Pubblicato da: Categoria: EDITORIALI

24
FEB
2019

Federico Nietscereszche, quello dal cognome impronunciabile, non replicabile, puntualmente dimenticato e dunque “quello là”, replicava al concetto di fondo parlando di abissi per i profondi, di conoscenza per pochi, di ignoranza dei molti. Nulla sembra cambiato, anzi pare che stiamo peggiorando. Più la bulimia cazzoide diventa l’humus in cui è immersa la società degli avatar, più la mia teoria dei veri trova conferme. Ormai il livello di aderenza alla realtà, alla verità, alla competenza ed alla cognizione efficiente dei fatti sembra sparire, non solo dalla narrazione che facciamo a noi stessi, ma anche dalle strutture del reale. Stiamo gettando le basi per la costruzione di una società virtuale, in cui le colonne a sostegno del mondo visibile saranno sempre più una rappresentazione distorta del vero. Intanto, la reazione dell’istituzionalizzazione a questa sorta di orrido Truman Show che va in onda h24, è l’ostracismo per la dialettica. Paradossalmente, ma non tanto, nonostante quello che può essere definito il maggiore progresso tecnologico ed operativo vissuto dalla civiltà occidentale, ci troviamo in una fase di conclamato regresso culturale e politico, in cui non è tanto il valore degli individui ad essere depauperato, ma la loro capacità di incidere nel mondo circostante attraverso la pratica della razionalità.
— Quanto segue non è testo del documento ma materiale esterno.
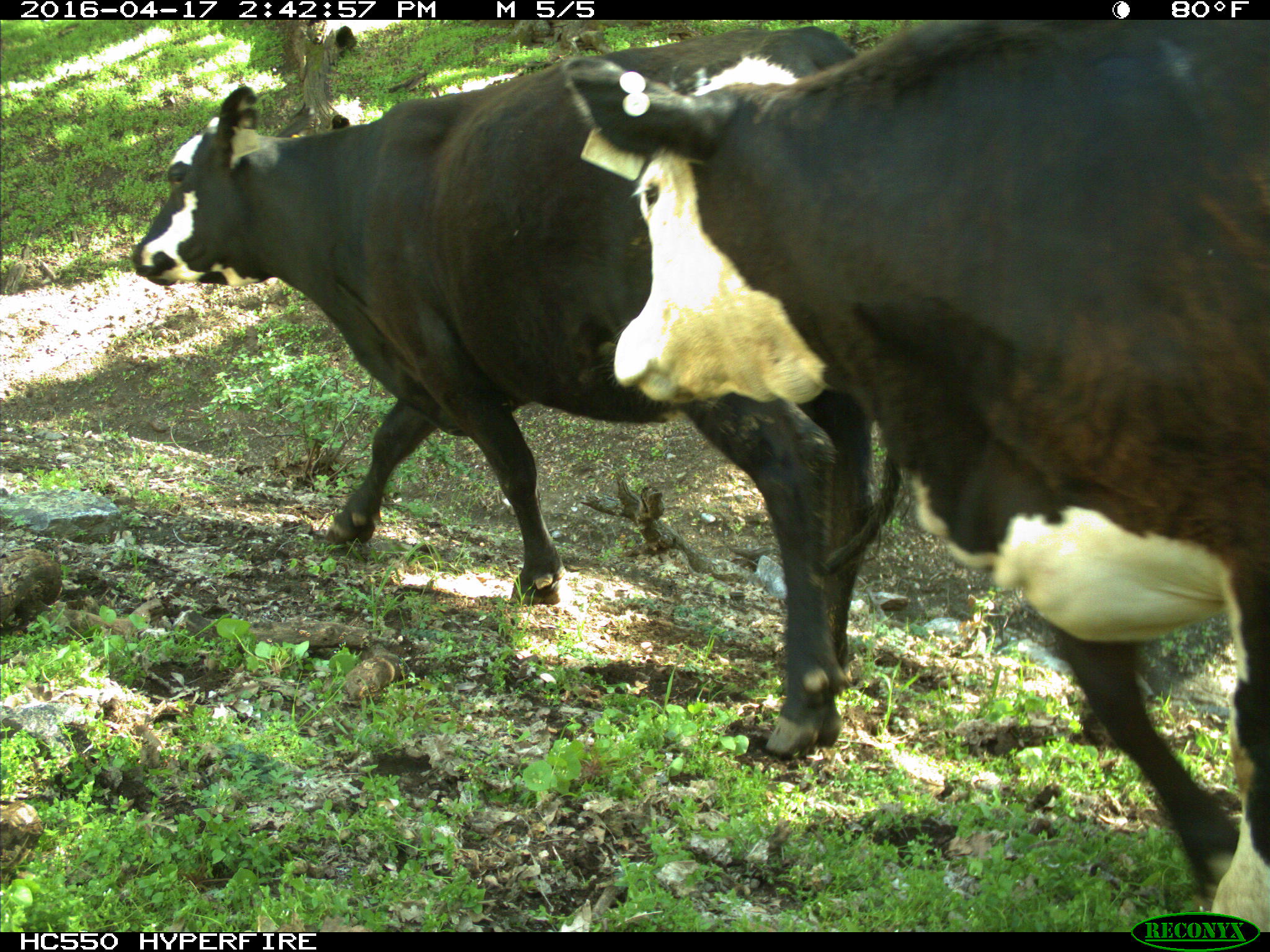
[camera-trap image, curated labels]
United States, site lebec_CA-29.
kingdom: Animalia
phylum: Chordata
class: Mammalia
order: Artiodactyla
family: Bovidae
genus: Bos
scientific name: Bos taurus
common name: domestic cow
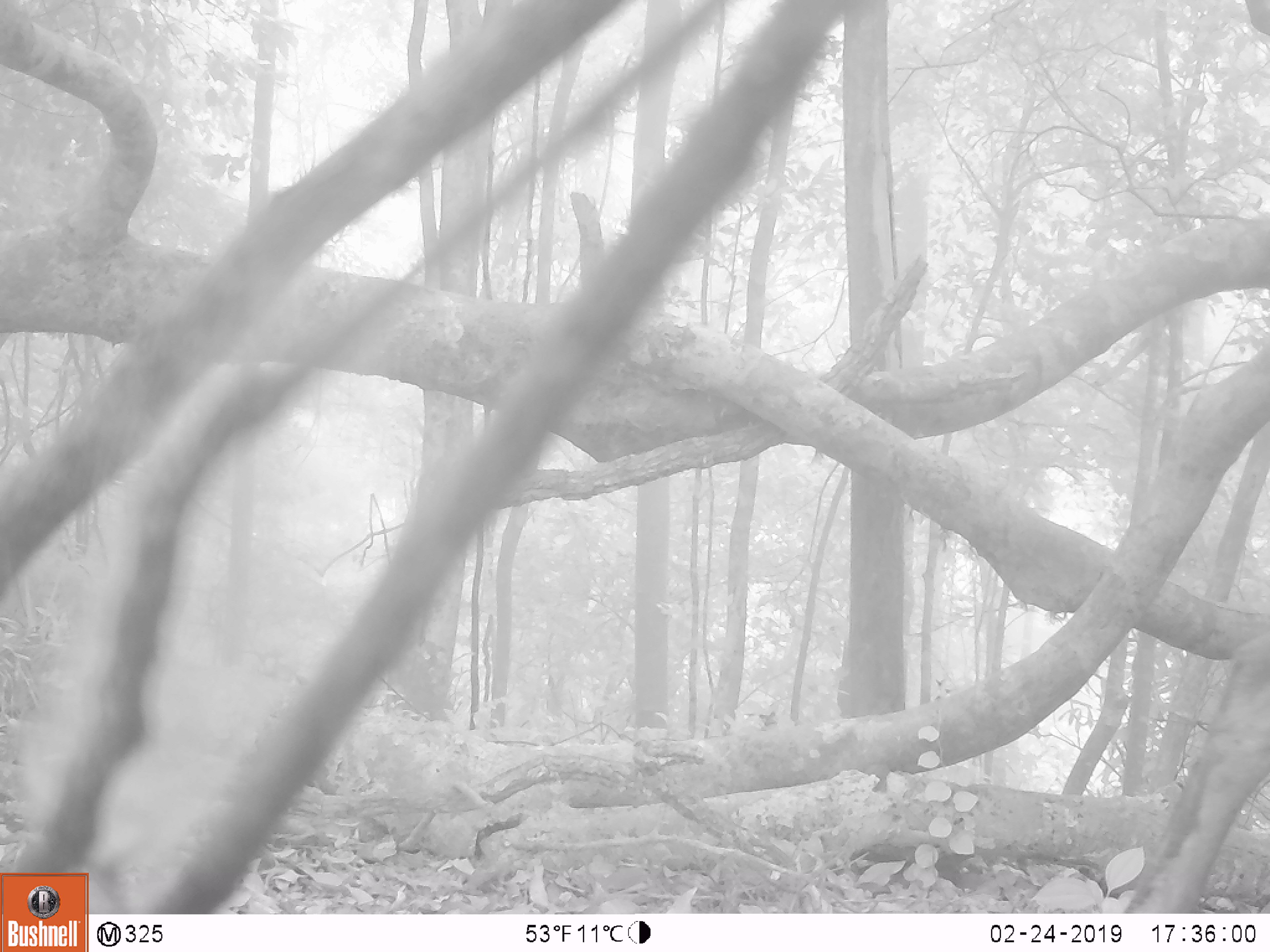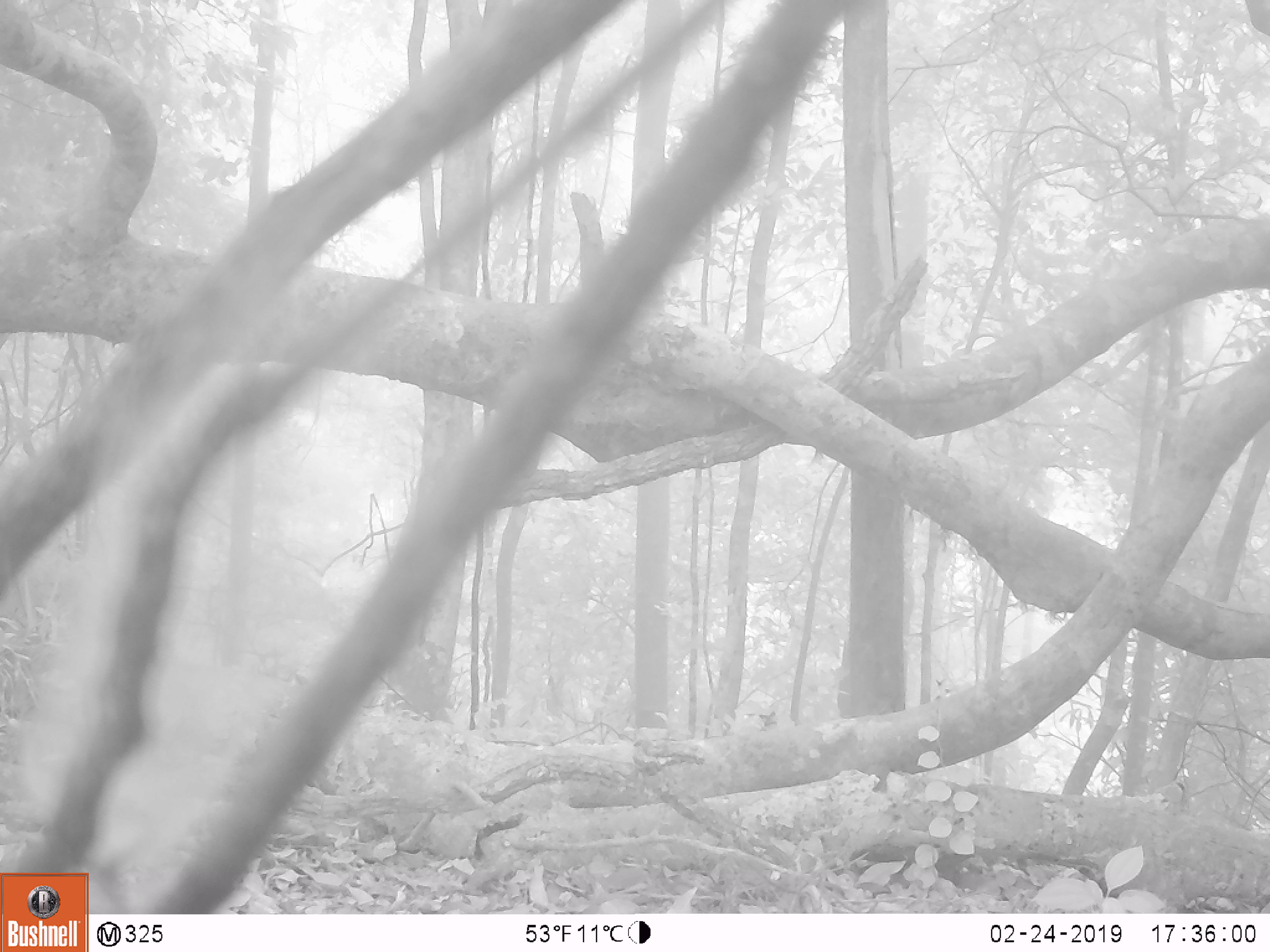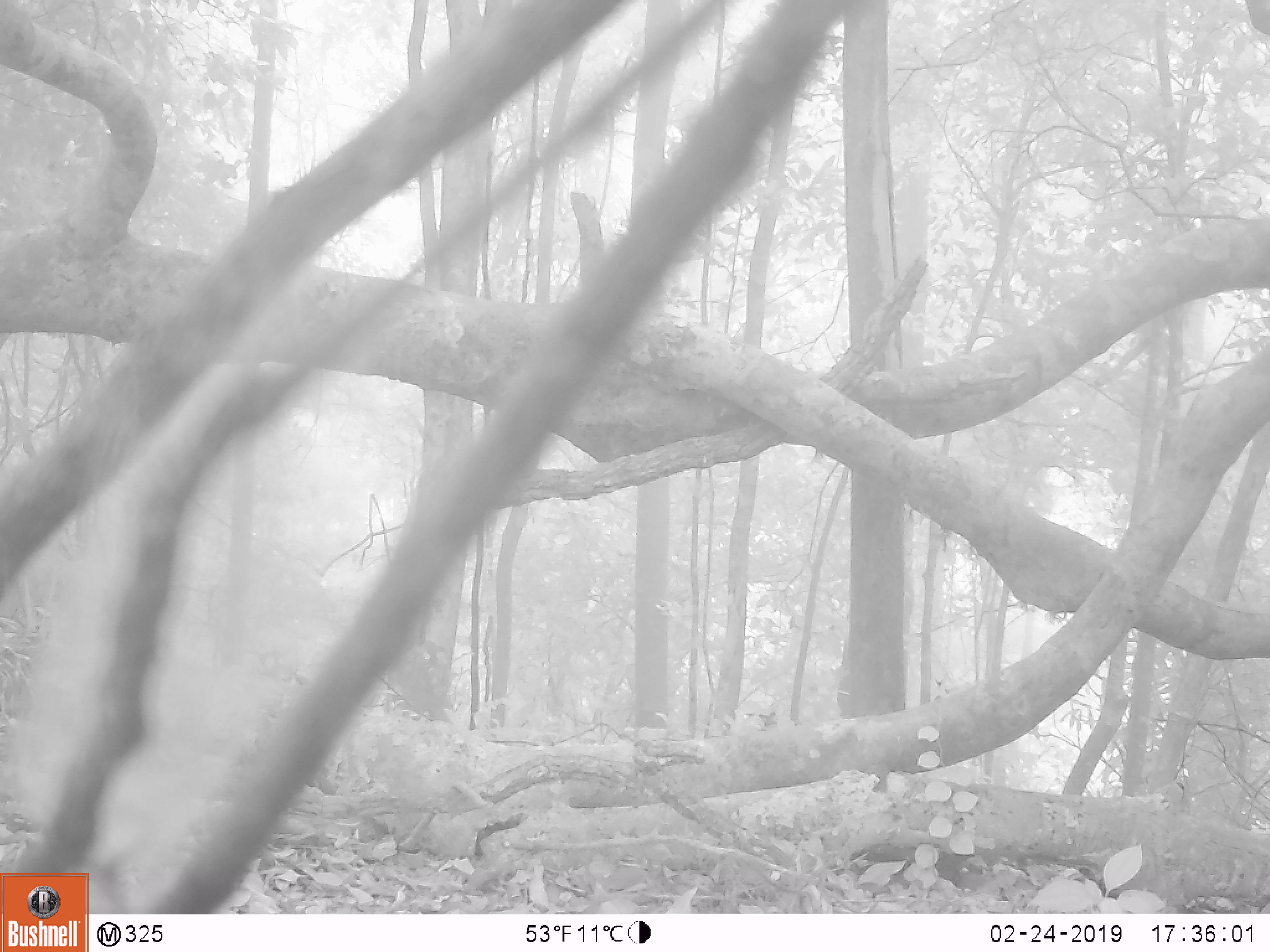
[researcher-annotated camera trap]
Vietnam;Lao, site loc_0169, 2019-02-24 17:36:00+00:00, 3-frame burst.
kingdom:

Le persone di oggi hanno strumenti molto più potenti di quelle del passato per immagazzinare un maggior numero di informazioni, ma questo non sembra portare ad un avvicinamento collettivo alla conoscenza, né alla verità. E’ per questo che oggi viviamo una sorta di febbre del poco, solo che qui non rincorriamo le miniere e le pepite del Klondike,  ma una semplificazione erronea della realtà, che appare molto più funzionale, in termini di dominio sociale, di quanto possano essere la razionalità, la conoscenza e il ragionamento.